● Prompt
Transcribe all of the records word for word, please, omitting the pictures.

● Data under study

◇ ◇ ◇ ◇ ◇ ◇ ◇

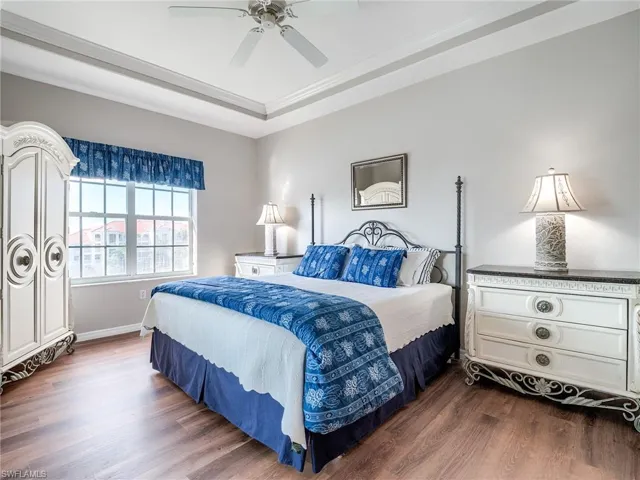 Bedroom featuring dark wood finished floors, a ceiling fan, a tray ceiling, and crown molding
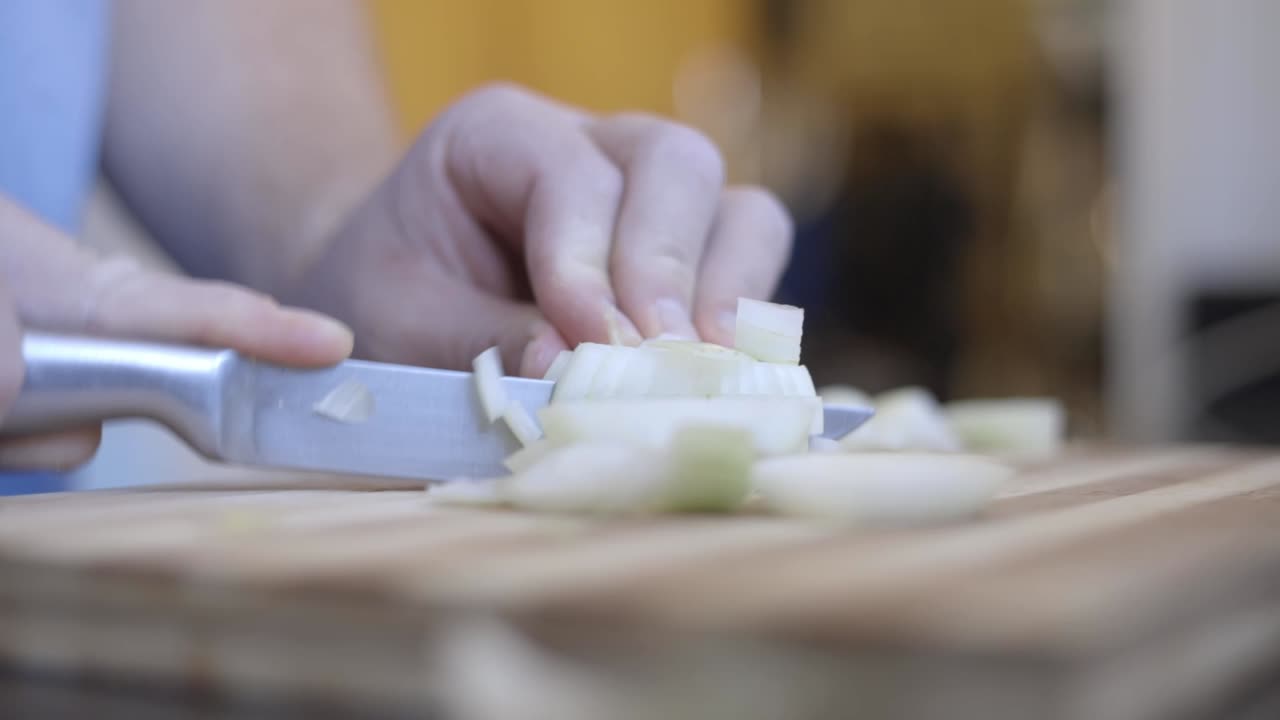 Static shot of a man with no skill chopping onions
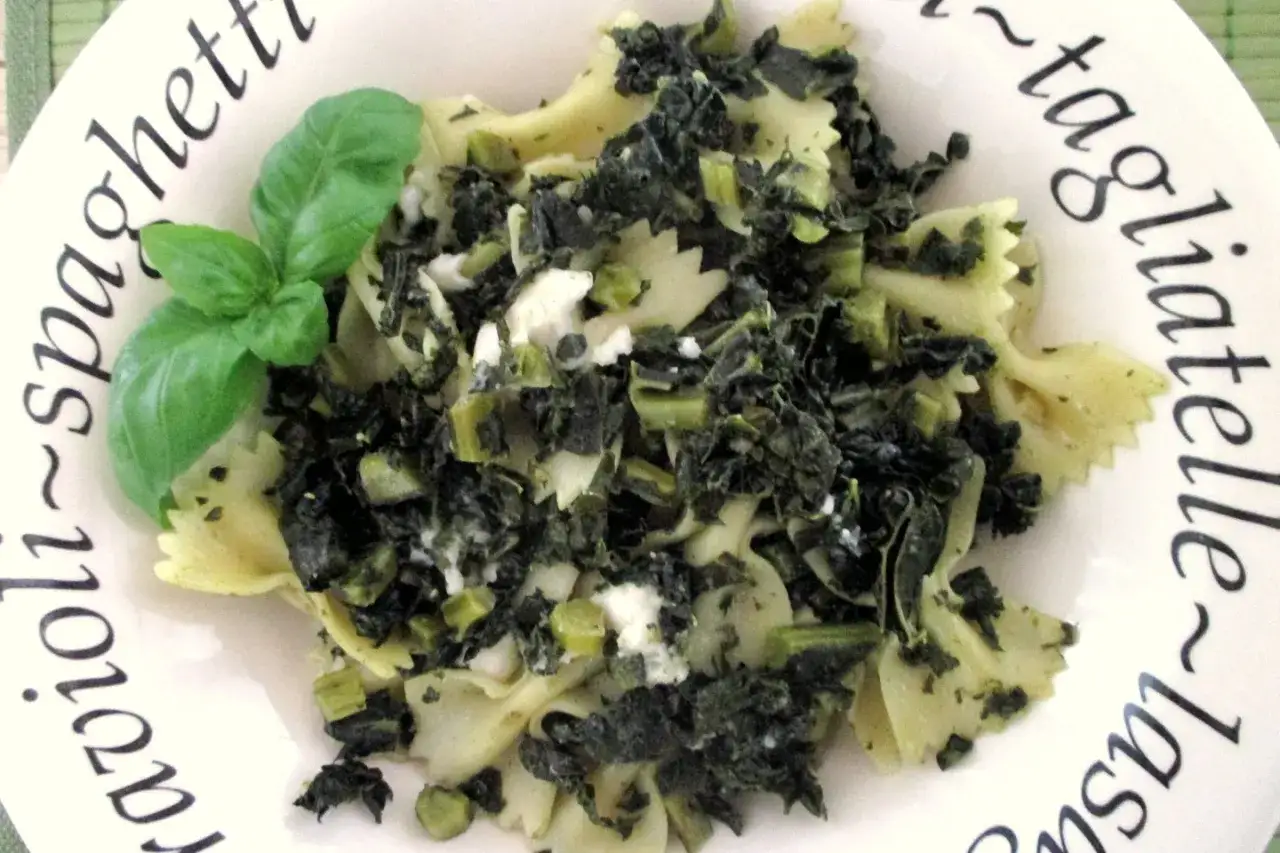 Farfalle con cavolo nero e ricotta, guarnite con basilico fresco. Un piatto semplice e gustoso.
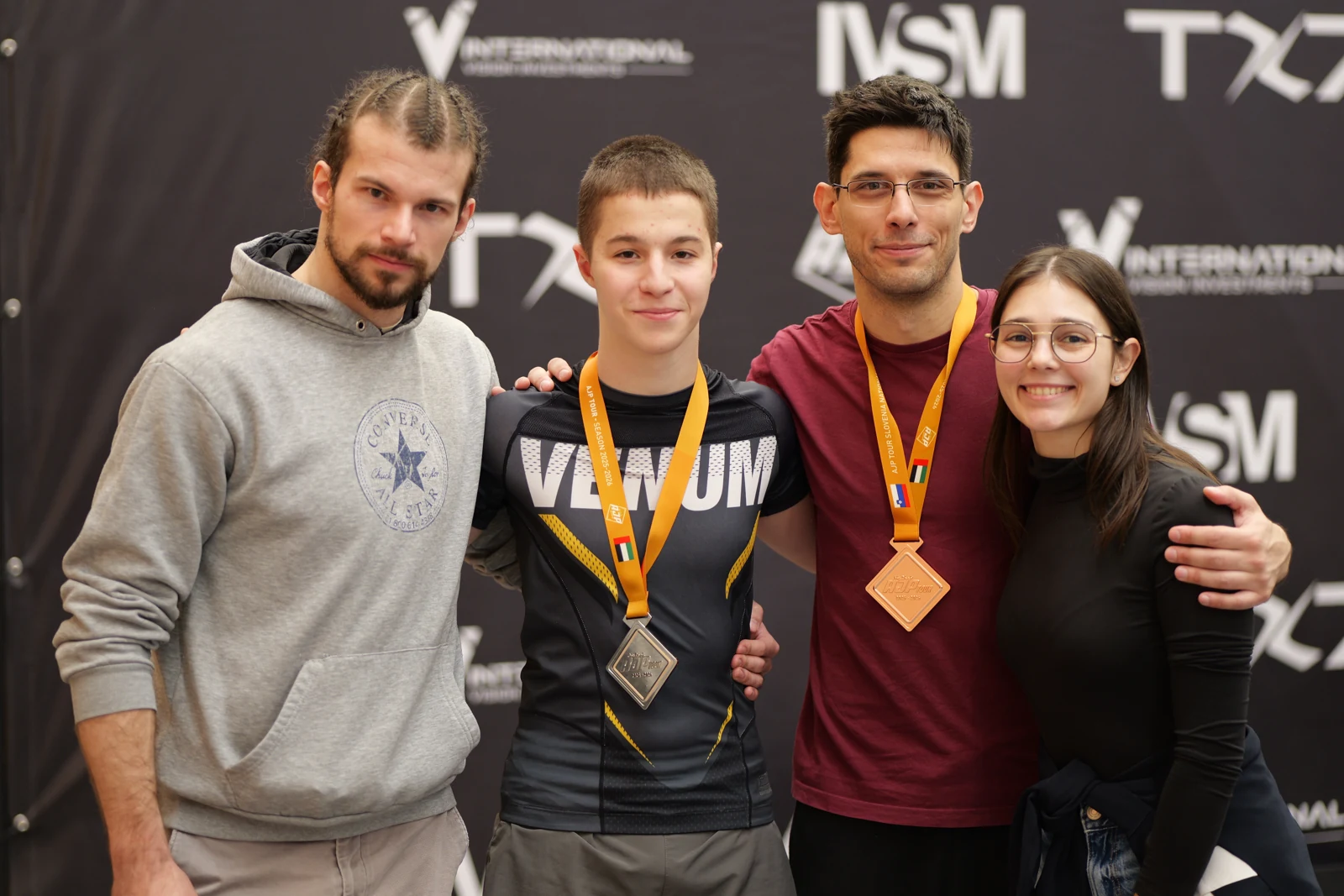 Four team members together with medals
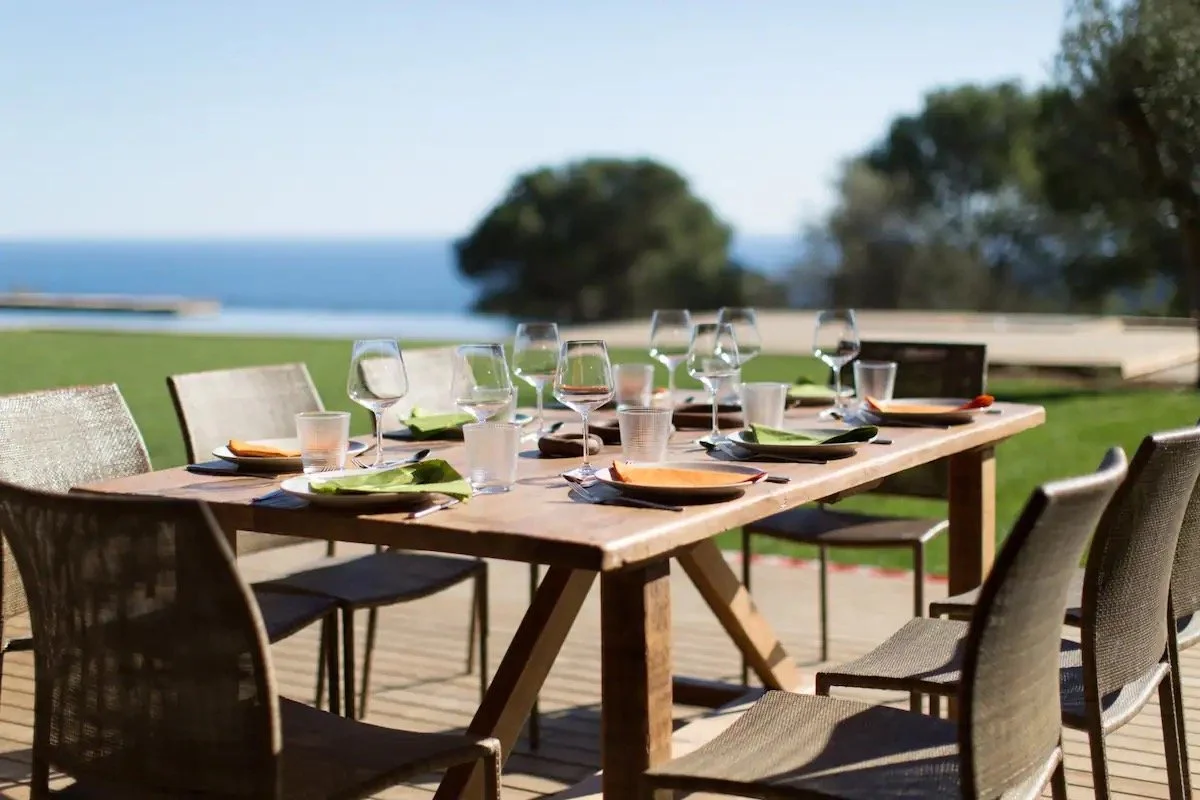 Table de restaurant en extérieur avec plusieurs verres à vin, assiettes et couverts, sous un ciel dégagé avec vue sur la mer et des arbres en arrière-plan.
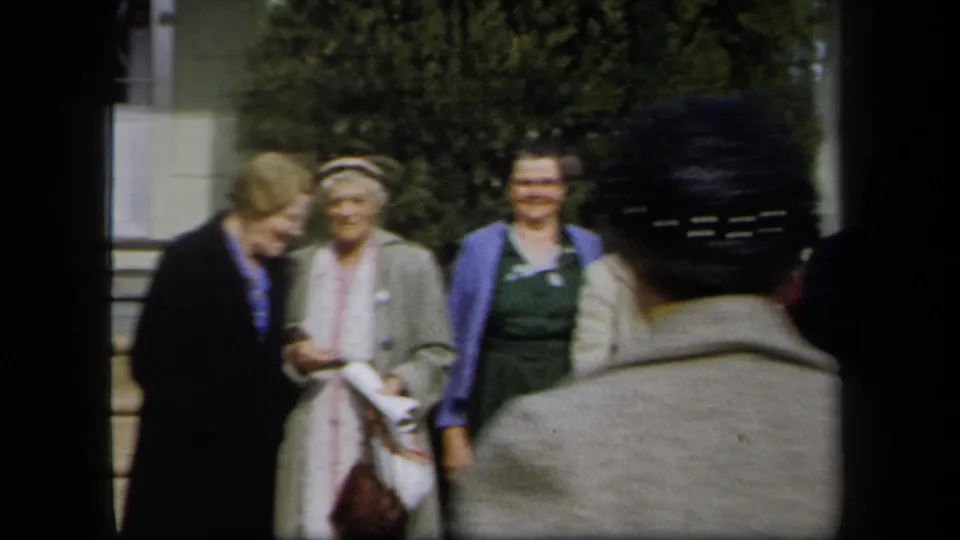 A woman in a light coat and others stand near stone steps as a foreground figure faces them in 1958 New York home-movie footage.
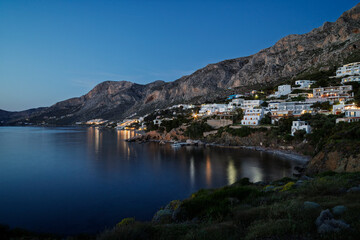 Mountainous and rugged landscape, coastline and the Aegean Sea towards the village of Masouri (Massouri) on Kalymnos island in Greece at dusk.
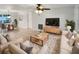 Bright and airy living room features neutral decor, comfy seating, and a large TV at 1414 Wickham Ln, Holiday, FL 34691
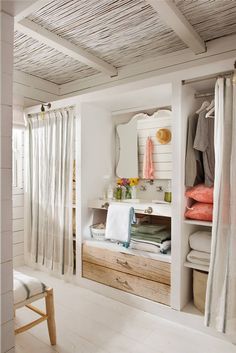 a bathroom with white walls and wood flooring next to a window covered in curtains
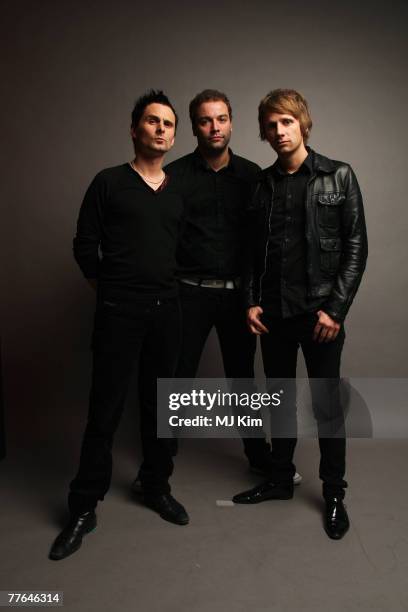 Matthew Bellamy, Chris Wolstenholme and Dominic Howard of Muse poses in the Studio during the MTV Europe Music Awards 2007 at the Olympiahalle on...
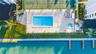 Heated pool & spa overlooks the crystal clear waters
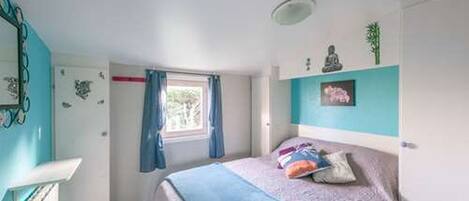 A bedroom with a bed, a window with curtains, a mirror, and a wall-mounted shelf with decorative items.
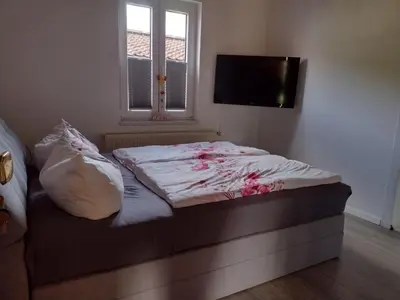 Ein Bett oder Betten in einem Zimmer der Unterkunft Insel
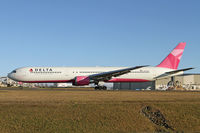 N845MH @ PAE - Delta's Breast Cancer Research Foundation painted B,767-400 departs Paine Field on a very chilly winter's day. Delta uses PAE for maintenance - by Duncan Kirk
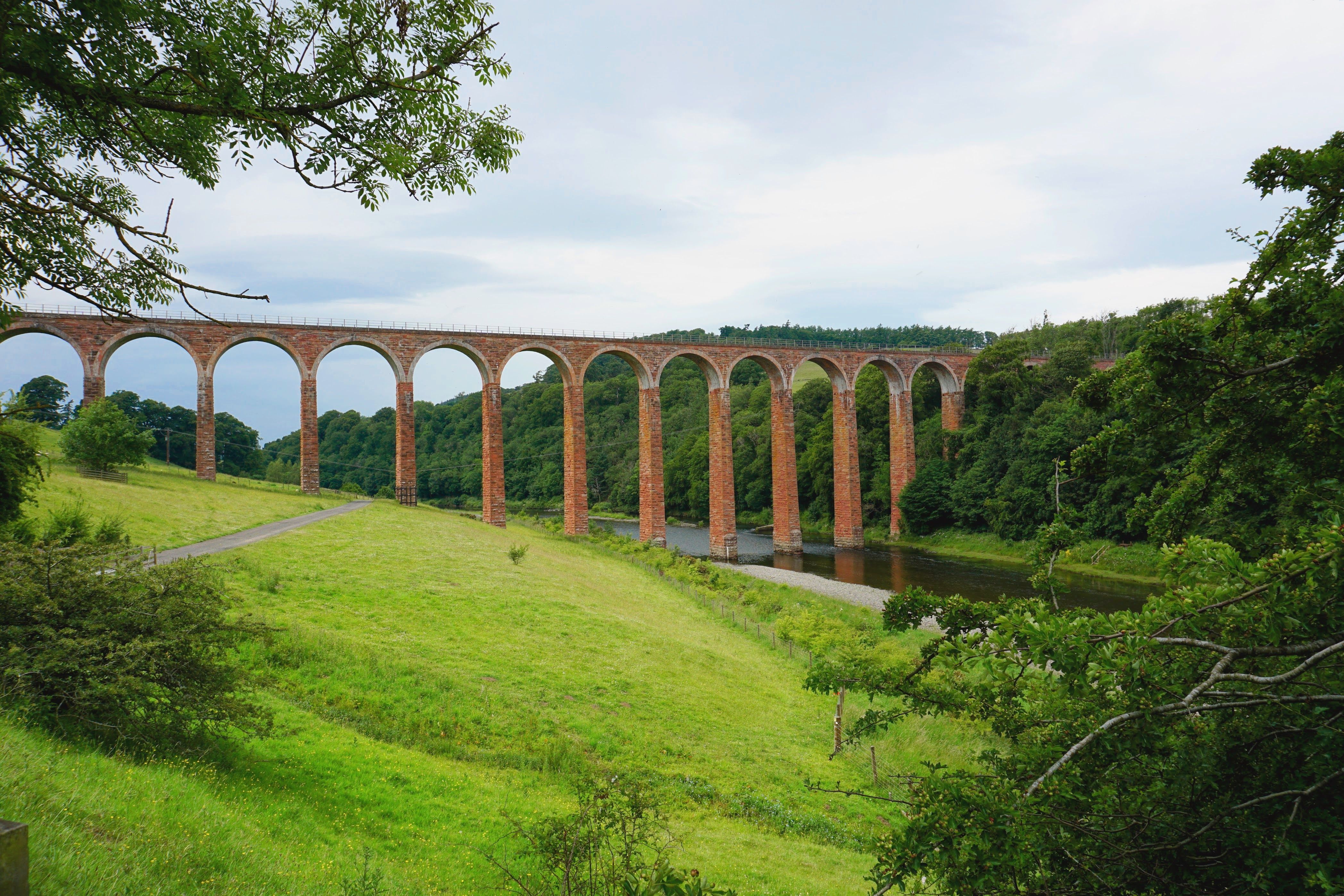 Railway viaduct arching over the River Nidd below Knaresborough's cliffside houses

◇ ◇ ◇ ◇ ◇ ◇ ◇

● Output below
 Bedroom featuring dark wood finished floors, a ceiling fan, a tray ceiling, and crown molding
 Static shot of a man with no skill chopping onions
 Farfalle con cavolo nero e ricotta, guarnite con basilico fresco. Un piatto semplice e gustoso.
 Four team members together with medals
 Table de restaurant en extérieur avec plusieurs verres à vin, assiettes et couverts, sous un ciel dégagé avec vue sur la mer et des arbres en arrière-plan.
 A woman in a light coat and others stand near stone steps as a foreground figure faces them in 1958 New York home-movie footage.
 Mountainous and rugged landscape, coastline and the Aegean Sea towards the village of Masouri (Massouri) on Kalymnos island in Greece at dusk.
 Bright and airy living room features neutral decor, comfy seating, and a large TV at 1414 Wickham Ln, Holiday, FL 34691
 a bathroom with white walls and wood flooring next to a window covered in curtains
 Matthew Bellamy, Chris Wolstenholme and Dominic Howard of Muse poses in the Studio during the MTV Europe Music Awards 2007 at the Olympiahalle on...
 Heated pool & spa overlooks the crystal clear waters
 A bedroom with a bed, a window with curtains, a mirror, and a wall-mounted shelf with decorative items.
 Ein Bett oder Betten in einem Zimmer der Unterkunft Insel
 N845MH @ PAE - Delta's Breast Cancer Research Foundation painted B,767-400 departs Paine Field on a very chilly winter's day. Delta uses PAE for maintenance - by Duncan Kirk
 Railway viaduct arching over the River Nidd below Knaresborough's cliffside houses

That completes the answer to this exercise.